(Dataset entries)

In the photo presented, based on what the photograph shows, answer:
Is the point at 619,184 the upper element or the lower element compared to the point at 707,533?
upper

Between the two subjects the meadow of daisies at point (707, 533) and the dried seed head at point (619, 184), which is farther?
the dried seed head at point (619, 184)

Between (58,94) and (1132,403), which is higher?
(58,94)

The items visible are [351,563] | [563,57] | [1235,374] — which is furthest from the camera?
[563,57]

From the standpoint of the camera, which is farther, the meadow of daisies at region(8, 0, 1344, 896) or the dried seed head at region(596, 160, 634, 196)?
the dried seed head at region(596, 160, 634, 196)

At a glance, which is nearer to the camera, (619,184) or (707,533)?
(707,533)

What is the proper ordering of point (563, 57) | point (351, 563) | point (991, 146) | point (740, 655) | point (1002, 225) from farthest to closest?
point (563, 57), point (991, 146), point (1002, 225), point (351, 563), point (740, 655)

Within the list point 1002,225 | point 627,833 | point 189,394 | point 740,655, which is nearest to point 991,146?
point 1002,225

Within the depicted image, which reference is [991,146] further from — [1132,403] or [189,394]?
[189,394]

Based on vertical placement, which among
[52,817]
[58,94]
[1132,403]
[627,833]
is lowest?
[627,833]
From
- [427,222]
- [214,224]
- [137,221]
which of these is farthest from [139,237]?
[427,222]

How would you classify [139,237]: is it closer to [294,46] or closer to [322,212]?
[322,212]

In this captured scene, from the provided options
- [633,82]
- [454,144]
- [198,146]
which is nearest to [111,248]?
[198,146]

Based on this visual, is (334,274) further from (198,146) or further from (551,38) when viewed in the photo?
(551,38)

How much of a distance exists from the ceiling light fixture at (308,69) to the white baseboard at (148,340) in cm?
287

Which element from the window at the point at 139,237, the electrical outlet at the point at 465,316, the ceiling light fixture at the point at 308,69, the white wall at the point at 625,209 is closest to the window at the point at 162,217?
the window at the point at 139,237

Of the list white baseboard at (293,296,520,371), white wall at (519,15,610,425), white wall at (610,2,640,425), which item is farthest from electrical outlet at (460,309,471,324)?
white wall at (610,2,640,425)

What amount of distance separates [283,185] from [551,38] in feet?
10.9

== Short task ==
Reproduce every one of the rows above verbatim, without altering any wording, number, or line break.

== The completed task ==
In the photo presented, based on what the photograph shows, answer:
Is the point at 619,184 the upper element or the lower element compared to the point at 707,533?
upper

Between the two subjects the meadow of daisies at point (707, 533) and the dried seed head at point (619, 184), which is farther?
the dried seed head at point (619, 184)

Between (58,94) and (1132,403), which is higher?
(58,94)

The items visible are [351,563] | [563,57] | [1235,374] — which is furthest from the camera?
[563,57]

From the standpoint of the camera, which is farther, the meadow of daisies at region(8, 0, 1344, 896) or the dried seed head at region(596, 160, 634, 196)?
the dried seed head at region(596, 160, 634, 196)

At a glance, which is nearer to the camera, (619,184) or (707,533)?
(707,533)

What is the proper ordering of point (563, 57) | point (351, 563) | point (991, 146) | point (740, 655) | point (1002, 225) from farthest to closest?
point (563, 57), point (991, 146), point (1002, 225), point (351, 563), point (740, 655)

Within the list point 1002,225 | point 627,833 | point 189,394 | point 740,655, which is nearest to point 991,146?
point 1002,225

Within the depicted image, which reference is [991,146] further from — [1132,403] or [189,394]?
[189,394]

Based on vertical placement, which among
[52,817]
[58,94]
[1132,403]
[627,833]
is lowest?
[627,833]
From
- [427,222]
- [214,224]
- [137,221]
which of these is farthest from [139,237]?
[427,222]

How would you classify [139,237]: is it closer to [294,46] or closer to [322,212]?
[322,212]

In this captured scene, from the provided options
- [633,82]
- [454,144]
- [198,146]
which is nearest to [111,248]?
[198,146]

Based on this visual, is (334,274) further from (198,146) or further from (551,38) when viewed in the photo?
(551,38)

How much of a distance exists from the ceiling light fixture at (308,69) to the white baseboard at (148,340) in cm?
287

Which element from the window at the point at 139,237, the electrical outlet at the point at 465,316, the ceiling light fixture at the point at 308,69, the white wall at the point at 625,209 is closest to the window at the point at 162,217?
the window at the point at 139,237

Of the list white baseboard at (293,296,520,371), white wall at (519,15,610,425), white wall at (610,2,640,425), which item is farthest from electrical outlet at (460,309,471,324)?
white wall at (610,2,640,425)

What amount of distance separates [283,185] from [551,38] in feet?
10.9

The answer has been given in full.